Im Gegensatz dazu kämen diese Stämme in Skandinavien und den Niederlanden so gut wie nicht vor. Nordeuropa schneidet Friedrich zufolge deshalb so gut ab, weil seltener Antibiotika verschrieben würden und man an den Krankenhäusern strikter gegen resistente Bakterien vorgehe. Nach dem Motto "Suchen und Zerstören" ("Search and destroy") würden in niederländischen Kliniken alle Risikopatienten, wie Menschen mit schwachem Immunsystem, auf MRSA untersucht und in einem Einzelzimmer isoliert. Dabei wird ein Abstrich aus Nase und Rachen genommen. Entdeckt das Labor Antibiotika-resistente Staphylokokken, wird der Patient so lange behandelt, bis die Erreger nicht mehr nachweisbar sind.
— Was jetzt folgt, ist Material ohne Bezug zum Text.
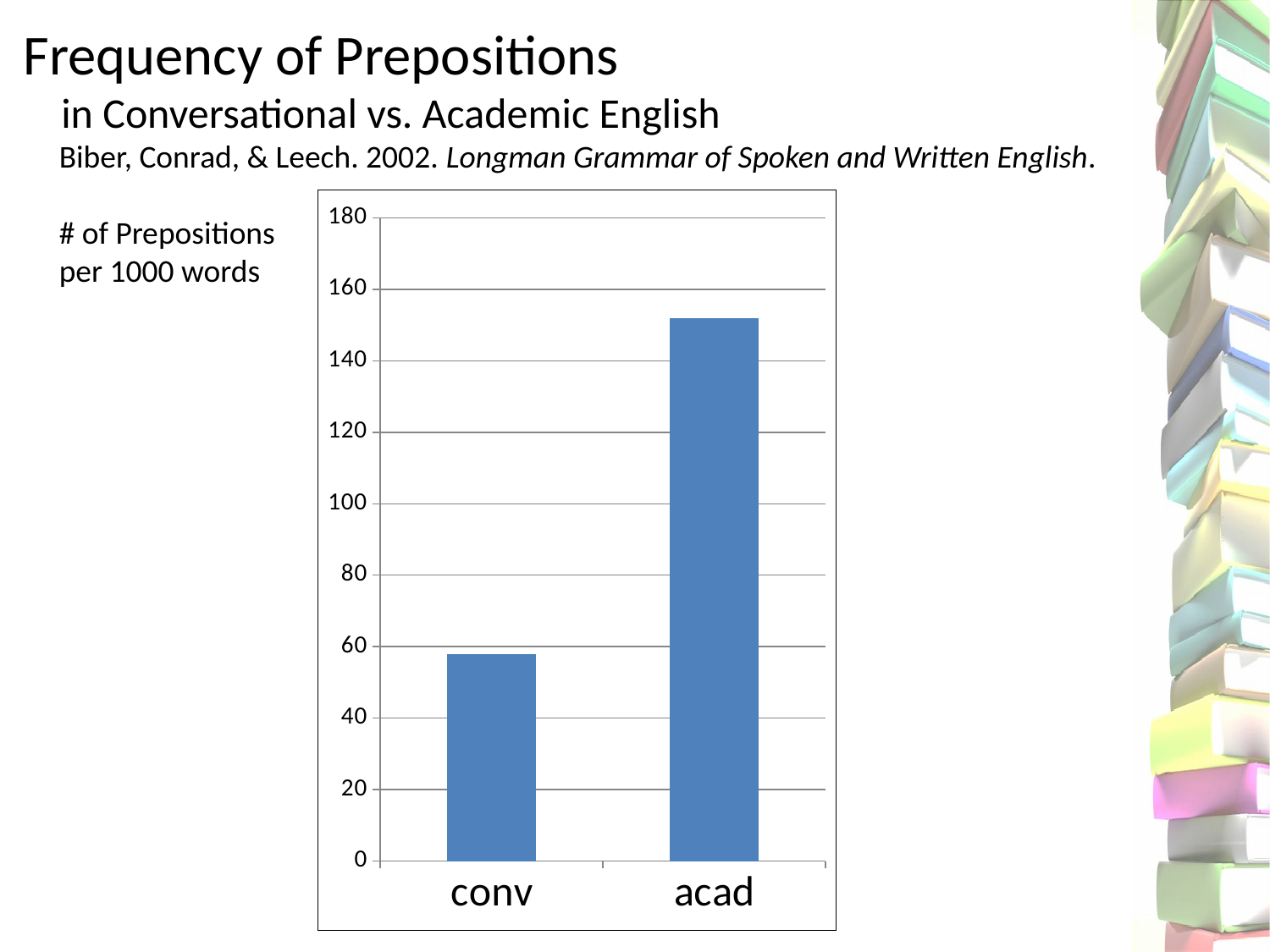
Which category has the highest bar in the chart? acad Is the value for acad greater or less than 160? less How many categories are plotted on the x axis of the chart? 2 Do the bar values rise or fall from conv to acad along the x axis? rise What kind of chart is shown on the slide? bar chart According to the text next to the chart, what does the vertical axis measure? # of Prepositions per 1000 words Is the value for acad greater or less than 140? greater What is the highest value shown on the vertical axis of the chart? 180 Is the value for conv greater or less than 60? less Which bar is taller, conv or acad? acad Which category has the lowest bar in the chart? conv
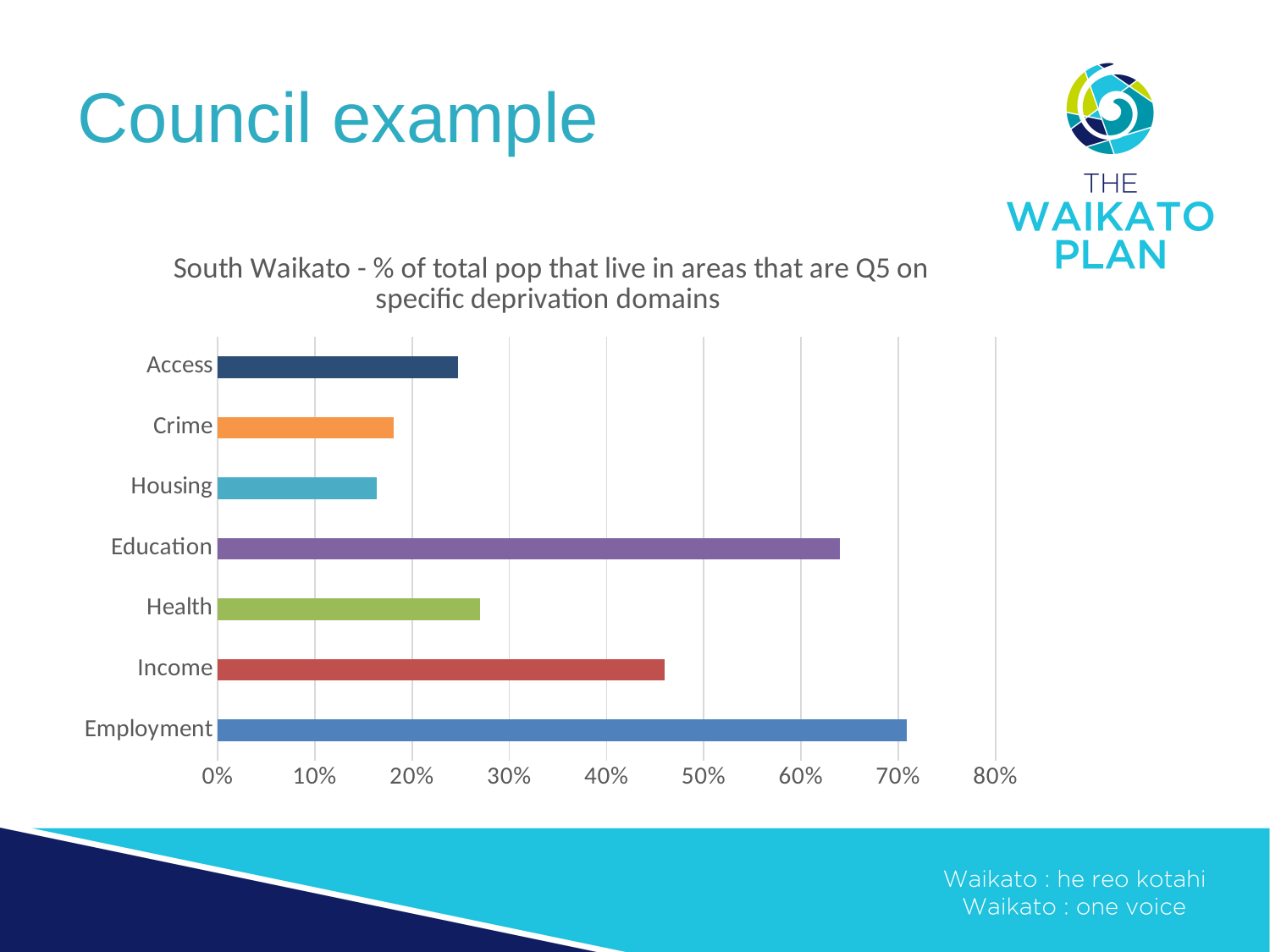
What type of chart is shown on the slide? bar chart Which category has the highest value? Employment Is the value for Crime greater or less than 20%? less Is the value for Income greater or less than 50%? less How many categories are shown in the chart? 7 What is the title of the chart? South Waikato - % of total pop that live in areas that are Q5 on specific deprivation domains Is the value for Education greater or less than 60%? greater Which is larger, the value for Education or the value for Health? Education Which category has the lowest value? Housing Which is larger, the value for Income or the value for Access? Income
Je nachdem, wo die Keime gefunden wurden, bekommt er eine spezielle Nasensalbe oder etwa antiseptische Lutschtabletten, wie Friedrich erklärt.

Vorbild Niederlande

Die niederländische MRSA-Bekämpfung gilt unter deutschen Experten als vorbildlich. Daher orientiert sich auch das deutsch-niederländische Projekt "MRSA-net Twente/Münsterland", das Friedrich im Auftrag der Uniklinik Münster koordiniert, an den Maßstäben des Nachbarlandes. Ziel ist es, das Vorkommen der Keime in der Region um Münster auf niederländisches Niveau zu senken. Dabei arbeiten auf deutscher Seite Forscher der Uniklinik Münster und des Landesinstituts für den Öffentlichen Gesundheitsdienst in Münster, auf niederländischer Seite Experten des Laboratoriums für Mikrobiologie Twente-Achterhoek und der Universität Twente in Enschede zusammen.

Um MRSA einzudämmen, wurde im Rahmen des Projekts ein grenzüberschreitender "Runder Tisch" geschaffen, an dem Mitarbeiter der Gesundheitsämter, Krankenhäuser, Arztpraxen und Pflegeheime Erfahrungen austauschen und über Maßnahmen beraten. Außerdem setzt das Projekt auf Weiterbildung des Krankenhauspersonals sowie auf Aufklärung der Öffentlichkeit. "MRSA lässt sich nur lokal bekämpfen", sagt Friedrich. Es wäre daher schön, wenn unser Projekt Beispiel für weitere lokale Projekte dieser Art wäre."